#### GIVEN REQUEST
Reproduce every one of the following records word for word, keeping each line unchanged.

################

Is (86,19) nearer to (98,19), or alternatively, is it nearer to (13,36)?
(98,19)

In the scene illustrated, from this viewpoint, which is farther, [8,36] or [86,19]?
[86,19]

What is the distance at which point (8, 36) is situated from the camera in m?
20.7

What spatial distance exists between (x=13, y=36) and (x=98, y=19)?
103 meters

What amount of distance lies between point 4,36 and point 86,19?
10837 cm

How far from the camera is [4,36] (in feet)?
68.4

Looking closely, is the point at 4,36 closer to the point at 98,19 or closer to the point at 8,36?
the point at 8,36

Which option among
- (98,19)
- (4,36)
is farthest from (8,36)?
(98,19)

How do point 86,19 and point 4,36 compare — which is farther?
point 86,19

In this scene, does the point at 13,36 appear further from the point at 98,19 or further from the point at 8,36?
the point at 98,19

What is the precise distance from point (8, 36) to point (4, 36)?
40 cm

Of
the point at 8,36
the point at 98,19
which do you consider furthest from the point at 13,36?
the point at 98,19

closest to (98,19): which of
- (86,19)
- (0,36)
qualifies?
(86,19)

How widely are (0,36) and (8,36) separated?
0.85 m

################

#### TASK RESPONSE
Is (86,19) nearer to (98,19), or alternatively, is it nearer to (13,36)?
(98,19)

In the scene illustrated, from this viewpoint, which is farther, [8,36] or [86,19]?
[86,19]

What is the distance at which point (8, 36) is situated from the camera in m?
20.7

What spatial distance exists between (x=13, y=36) and (x=98, y=19)?
103 meters

What amount of distance lies between point 4,36 and point 86,19?
10837 cm

How far from the camera is [4,36] (in feet)?
68.4

Looking closely, is the point at 4,36 closer to the point at 98,19 or closer to the point at 8,36?
the point at 8,36

Which option among
- (98,19)
- (4,36)
is farthest from (8,36)?
(98,19)

How do point 86,19 and point 4,36 compare — which is farther?
point 86,19

In this scene, does the point at 13,36 appear further from the point at 98,19 or further from the point at 8,36?
the point at 98,19

What is the precise distance from point (8, 36) to point (4, 36)?
40 cm

Of
the point at 8,36
the point at 98,19
which do you consider furthest from the point at 13,36?
the point at 98,19

closest to (98,19): which of
- (86,19)
- (0,36)
qualifies?
(86,19)

How widely are (0,36) and (8,36) separated?
0.85 m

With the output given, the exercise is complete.